• EXCERPT:
For instance if I wanted to make a call right now on my Android, I would press
the green button with a phone icon on it. The logs view would pop-up because
that's the last view I've used. To dial a number manually, I would have to
select the "Keypad" tab. To search of a contact I have to press the "Contacts"
tab, which on Android at least is a different app with a different top bar of
tabs. Clicking on a name would show me that person's profile. I would have to
do another click on his phone number to actually initiate the call.

This is in contrast with her Nokia phone - to dial a number out of memory, you
just need to start dialing the number on the always available physical key
pad, then you press the green button, which is also always available on
display. To search for a contact, you press the down arrow and then upon
selecting the desired entry you press the green button. To look in the logs,
maybe to dial the last number dialed, you press the up arrow, dialing
involving a press on the green button again.

So basically I think it's because every basic use-case involves a number of 2
or 3 steps that can be easily remembered because all the buttons are on
display and there's also some consistency (dialing involves either typing or
selecting a phone number + a press on the green button). Of course, she
probably could have learned to use an iPhone if she really wanted to. But she
doesn't have the patience anymore.

• STATED GOAL 1: Decide whether each statement agrees with the excerpt on phone dialing, answering yes or no and quoting the words of the excerpt that decide it: (a) On the Android, pressing the green phone button brings up the logs view. (b) On the Nokia phone, searching for a contact begins with a press of the up arrow. (c) The writer says she could not have learned to use an iPhone.
• STATED GOAL 2: Transcribe the part of the excerpt on phone dialing starting at "So basically I" and ending at "the patience anymore.".

• Rows asking about scene geometry:

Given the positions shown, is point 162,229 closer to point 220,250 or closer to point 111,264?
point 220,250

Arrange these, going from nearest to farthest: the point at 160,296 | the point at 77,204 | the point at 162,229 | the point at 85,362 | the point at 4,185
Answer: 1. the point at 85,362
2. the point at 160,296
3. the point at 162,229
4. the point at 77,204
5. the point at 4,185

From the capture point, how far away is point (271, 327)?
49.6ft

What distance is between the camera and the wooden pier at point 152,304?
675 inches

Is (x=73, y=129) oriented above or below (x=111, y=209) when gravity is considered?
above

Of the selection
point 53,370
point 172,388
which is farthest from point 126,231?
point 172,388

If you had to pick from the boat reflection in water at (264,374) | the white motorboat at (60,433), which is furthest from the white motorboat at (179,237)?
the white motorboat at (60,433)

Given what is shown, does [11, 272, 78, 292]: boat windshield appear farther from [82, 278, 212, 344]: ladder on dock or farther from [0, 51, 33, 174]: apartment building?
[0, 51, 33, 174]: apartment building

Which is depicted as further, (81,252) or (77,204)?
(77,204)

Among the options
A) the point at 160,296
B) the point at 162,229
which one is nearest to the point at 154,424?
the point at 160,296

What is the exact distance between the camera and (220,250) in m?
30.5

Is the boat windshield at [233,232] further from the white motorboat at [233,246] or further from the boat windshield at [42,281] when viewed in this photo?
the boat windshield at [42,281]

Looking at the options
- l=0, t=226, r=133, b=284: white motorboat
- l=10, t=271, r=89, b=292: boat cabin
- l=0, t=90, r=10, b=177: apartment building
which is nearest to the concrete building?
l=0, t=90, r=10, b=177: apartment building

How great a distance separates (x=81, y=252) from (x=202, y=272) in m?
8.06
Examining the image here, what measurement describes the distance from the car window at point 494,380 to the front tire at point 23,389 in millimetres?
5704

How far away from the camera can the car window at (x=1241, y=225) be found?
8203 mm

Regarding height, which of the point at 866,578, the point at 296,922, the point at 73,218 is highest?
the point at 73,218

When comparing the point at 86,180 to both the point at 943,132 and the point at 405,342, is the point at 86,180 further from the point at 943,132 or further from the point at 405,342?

• WRITTEN SOLUTION 1:
(a) Yes: "The logs view would pop-up because that's the last view I've used."
(b) No: "To search for a contact, you press the down arrow"
(c) No: "she probably could have learned to use an iPhone if she really wanted to."

• WRITTEN SOLUTION 2:
So basically I think it's because every basic use-case involves a number of 2
or 3 steps that can be easily remembered because all the buttons are on
display and there's also some consistency (dialing involves either typing or
selecting a phone number + a press on the green button). Of course, she
probably could have learned to use an iPhone if she really wanted to. But she
doesn't have the patience anymore.